- _OBJECTIVE_
Find the line with "From among all" in the data below. Repeat it and every line after it up to the end, exactly, but drop the pictures.

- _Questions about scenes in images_
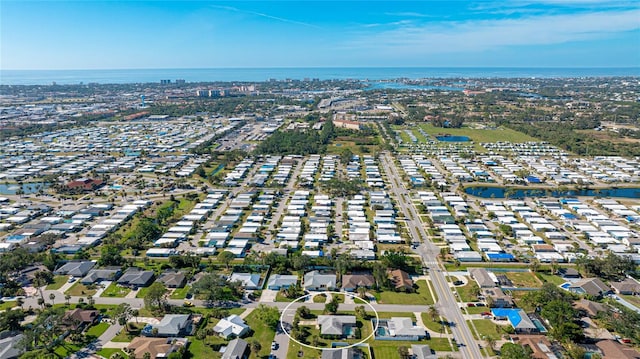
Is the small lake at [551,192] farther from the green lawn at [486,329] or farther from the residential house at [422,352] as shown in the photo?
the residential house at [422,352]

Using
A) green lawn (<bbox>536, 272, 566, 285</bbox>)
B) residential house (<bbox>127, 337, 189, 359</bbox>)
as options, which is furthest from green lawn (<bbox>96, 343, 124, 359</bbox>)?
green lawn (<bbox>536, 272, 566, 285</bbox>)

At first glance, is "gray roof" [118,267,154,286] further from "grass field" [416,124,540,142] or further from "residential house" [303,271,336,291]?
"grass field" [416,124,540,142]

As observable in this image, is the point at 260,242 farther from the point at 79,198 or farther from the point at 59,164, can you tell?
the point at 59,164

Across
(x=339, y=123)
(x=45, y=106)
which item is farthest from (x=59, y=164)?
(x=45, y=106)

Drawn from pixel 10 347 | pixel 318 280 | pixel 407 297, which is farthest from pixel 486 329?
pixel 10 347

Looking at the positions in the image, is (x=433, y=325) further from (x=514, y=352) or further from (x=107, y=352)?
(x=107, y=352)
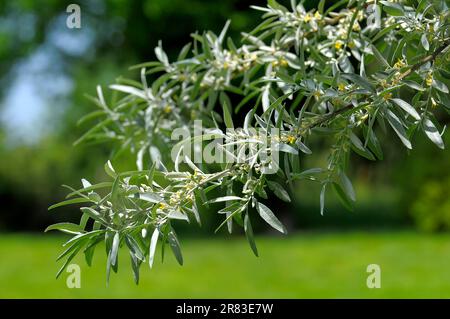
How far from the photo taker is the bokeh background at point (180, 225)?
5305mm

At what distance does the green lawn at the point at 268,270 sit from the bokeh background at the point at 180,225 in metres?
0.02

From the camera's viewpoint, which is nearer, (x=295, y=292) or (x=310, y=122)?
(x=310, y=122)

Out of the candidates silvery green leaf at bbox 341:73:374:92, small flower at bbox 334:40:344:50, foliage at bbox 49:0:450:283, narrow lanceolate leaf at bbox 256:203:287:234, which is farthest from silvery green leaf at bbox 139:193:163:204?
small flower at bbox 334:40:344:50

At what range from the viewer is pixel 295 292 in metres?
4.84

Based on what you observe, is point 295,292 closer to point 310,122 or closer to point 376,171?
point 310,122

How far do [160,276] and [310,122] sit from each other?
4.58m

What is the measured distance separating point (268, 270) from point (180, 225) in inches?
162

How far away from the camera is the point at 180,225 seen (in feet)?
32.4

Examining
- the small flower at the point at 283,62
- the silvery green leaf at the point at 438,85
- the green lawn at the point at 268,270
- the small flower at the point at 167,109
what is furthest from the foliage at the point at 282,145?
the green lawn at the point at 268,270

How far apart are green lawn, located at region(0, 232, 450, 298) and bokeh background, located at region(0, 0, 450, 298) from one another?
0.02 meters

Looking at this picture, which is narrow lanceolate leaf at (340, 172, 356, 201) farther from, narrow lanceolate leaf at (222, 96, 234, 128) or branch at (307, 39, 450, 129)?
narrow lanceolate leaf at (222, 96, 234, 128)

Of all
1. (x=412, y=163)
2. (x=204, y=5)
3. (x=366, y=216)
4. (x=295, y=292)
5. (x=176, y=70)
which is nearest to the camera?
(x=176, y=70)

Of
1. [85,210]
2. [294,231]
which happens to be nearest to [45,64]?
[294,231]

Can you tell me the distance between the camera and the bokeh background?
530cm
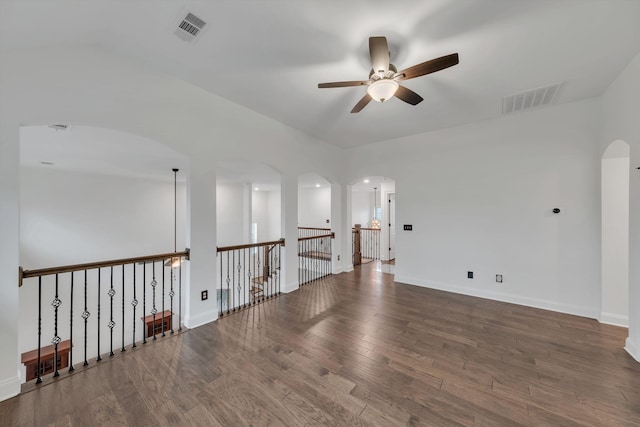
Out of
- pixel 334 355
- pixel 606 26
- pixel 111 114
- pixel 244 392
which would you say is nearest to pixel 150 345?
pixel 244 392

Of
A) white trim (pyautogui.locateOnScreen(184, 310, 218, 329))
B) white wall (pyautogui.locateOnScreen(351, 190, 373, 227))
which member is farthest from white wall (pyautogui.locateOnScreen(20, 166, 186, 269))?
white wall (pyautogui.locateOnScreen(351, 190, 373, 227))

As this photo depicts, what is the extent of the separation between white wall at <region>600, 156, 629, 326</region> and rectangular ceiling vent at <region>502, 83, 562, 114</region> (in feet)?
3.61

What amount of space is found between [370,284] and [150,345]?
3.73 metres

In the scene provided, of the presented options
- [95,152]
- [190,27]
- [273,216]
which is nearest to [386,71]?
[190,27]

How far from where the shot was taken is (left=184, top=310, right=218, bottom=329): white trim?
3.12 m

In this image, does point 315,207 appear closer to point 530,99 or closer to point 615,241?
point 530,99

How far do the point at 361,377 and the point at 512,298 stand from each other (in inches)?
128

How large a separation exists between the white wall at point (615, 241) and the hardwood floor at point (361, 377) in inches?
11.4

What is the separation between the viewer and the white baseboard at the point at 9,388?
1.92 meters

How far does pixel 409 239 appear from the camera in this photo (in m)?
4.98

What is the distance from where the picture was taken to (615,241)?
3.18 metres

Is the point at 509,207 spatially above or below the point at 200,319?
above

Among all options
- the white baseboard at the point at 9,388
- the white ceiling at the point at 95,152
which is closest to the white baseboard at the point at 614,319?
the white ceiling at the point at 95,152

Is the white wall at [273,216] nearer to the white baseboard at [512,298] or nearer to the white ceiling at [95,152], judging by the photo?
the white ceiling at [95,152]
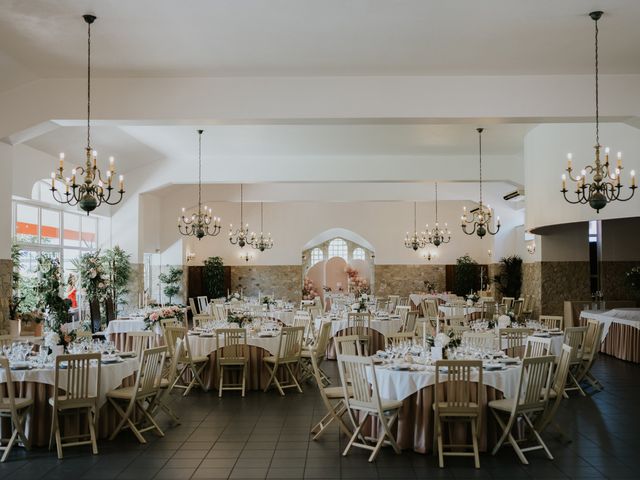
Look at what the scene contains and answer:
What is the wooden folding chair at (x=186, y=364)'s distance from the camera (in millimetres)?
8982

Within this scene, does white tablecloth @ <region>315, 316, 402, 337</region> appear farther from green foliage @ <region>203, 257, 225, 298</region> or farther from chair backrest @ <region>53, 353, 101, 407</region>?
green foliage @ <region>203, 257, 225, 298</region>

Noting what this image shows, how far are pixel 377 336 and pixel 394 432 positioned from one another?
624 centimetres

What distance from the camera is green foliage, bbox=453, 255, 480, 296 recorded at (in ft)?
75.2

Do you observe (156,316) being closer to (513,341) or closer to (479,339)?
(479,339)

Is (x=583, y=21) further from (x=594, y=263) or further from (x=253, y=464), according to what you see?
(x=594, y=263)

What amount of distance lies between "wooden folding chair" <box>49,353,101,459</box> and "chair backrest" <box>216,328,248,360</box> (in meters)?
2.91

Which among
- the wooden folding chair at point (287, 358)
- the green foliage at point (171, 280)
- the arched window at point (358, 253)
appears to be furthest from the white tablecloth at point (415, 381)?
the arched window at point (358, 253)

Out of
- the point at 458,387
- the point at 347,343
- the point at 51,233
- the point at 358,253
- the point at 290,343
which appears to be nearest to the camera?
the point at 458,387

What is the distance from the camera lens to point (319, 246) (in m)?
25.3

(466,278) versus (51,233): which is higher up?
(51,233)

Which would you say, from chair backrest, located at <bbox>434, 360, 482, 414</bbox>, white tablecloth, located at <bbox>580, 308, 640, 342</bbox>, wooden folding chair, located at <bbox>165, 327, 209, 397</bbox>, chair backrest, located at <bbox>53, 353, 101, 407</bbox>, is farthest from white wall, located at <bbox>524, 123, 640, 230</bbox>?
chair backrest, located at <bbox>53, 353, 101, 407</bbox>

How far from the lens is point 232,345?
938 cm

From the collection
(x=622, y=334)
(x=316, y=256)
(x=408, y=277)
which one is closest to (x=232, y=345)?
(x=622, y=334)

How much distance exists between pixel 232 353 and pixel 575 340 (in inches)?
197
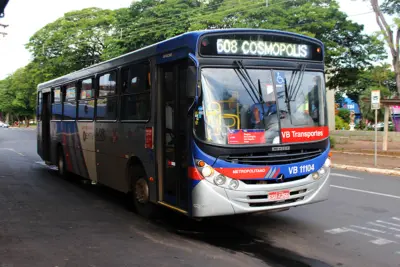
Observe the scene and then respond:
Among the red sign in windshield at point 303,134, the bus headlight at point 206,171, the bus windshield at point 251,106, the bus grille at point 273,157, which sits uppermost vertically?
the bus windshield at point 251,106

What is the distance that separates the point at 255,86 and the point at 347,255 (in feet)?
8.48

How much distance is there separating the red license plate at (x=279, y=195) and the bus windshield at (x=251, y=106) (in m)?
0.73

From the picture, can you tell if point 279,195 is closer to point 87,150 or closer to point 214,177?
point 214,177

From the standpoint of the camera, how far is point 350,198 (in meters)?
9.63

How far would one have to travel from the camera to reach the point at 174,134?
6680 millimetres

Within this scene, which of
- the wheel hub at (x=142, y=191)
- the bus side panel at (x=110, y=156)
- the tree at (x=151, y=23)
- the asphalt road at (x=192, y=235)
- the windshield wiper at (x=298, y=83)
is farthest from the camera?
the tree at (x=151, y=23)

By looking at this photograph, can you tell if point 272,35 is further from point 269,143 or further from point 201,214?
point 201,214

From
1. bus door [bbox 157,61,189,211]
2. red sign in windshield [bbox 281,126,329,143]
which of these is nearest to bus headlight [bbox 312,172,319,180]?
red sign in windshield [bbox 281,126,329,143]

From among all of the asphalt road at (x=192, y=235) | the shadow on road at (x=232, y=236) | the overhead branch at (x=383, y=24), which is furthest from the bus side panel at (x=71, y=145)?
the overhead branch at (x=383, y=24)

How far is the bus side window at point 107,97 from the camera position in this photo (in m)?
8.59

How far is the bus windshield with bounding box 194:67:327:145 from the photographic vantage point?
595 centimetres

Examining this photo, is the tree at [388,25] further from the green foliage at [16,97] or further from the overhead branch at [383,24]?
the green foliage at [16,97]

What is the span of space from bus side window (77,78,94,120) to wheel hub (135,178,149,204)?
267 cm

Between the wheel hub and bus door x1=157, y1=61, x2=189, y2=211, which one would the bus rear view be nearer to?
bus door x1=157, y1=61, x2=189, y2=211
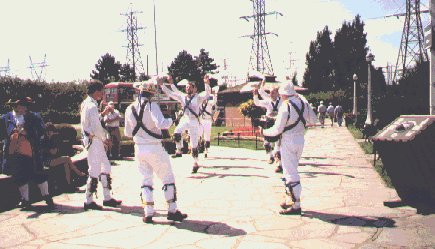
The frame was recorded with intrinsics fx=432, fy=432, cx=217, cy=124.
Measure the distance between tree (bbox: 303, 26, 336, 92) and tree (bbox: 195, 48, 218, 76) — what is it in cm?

- _EXPECTED OUTPUT_
From among all of the asphalt road at (x=192, y=235) | the shadow on road at (x=232, y=236) | the overhead branch at (x=383, y=24), which is furthest from the bus side panel at (x=71, y=145)?
the overhead branch at (x=383, y=24)

How far is the bus side window at point 107,97 from the camera position in this photo (in m)?
8.59

How far is the bus windshield with bounding box 194:67:327:145 from the photographic vantage point?
595 centimetres

Examining this photo, is the tree at [388,25] further from the green foliage at [16,97] or further from the overhead branch at [383,24]?
the green foliage at [16,97]

What is the span of space from bus side window (77,78,94,120) to wheel hub (135,178,149,204)?
267 cm

Between the wheel hub and bus door x1=157, y1=61, x2=189, y2=211, which one would the bus rear view be nearer to?
bus door x1=157, y1=61, x2=189, y2=211
The frame was recorded with intrinsics fx=432, fy=432, cx=217, cy=124.
Measure the distance between tree (bbox: 303, 26, 336, 92) and tree (bbox: 195, 48, 218, 76) — what is it in cm?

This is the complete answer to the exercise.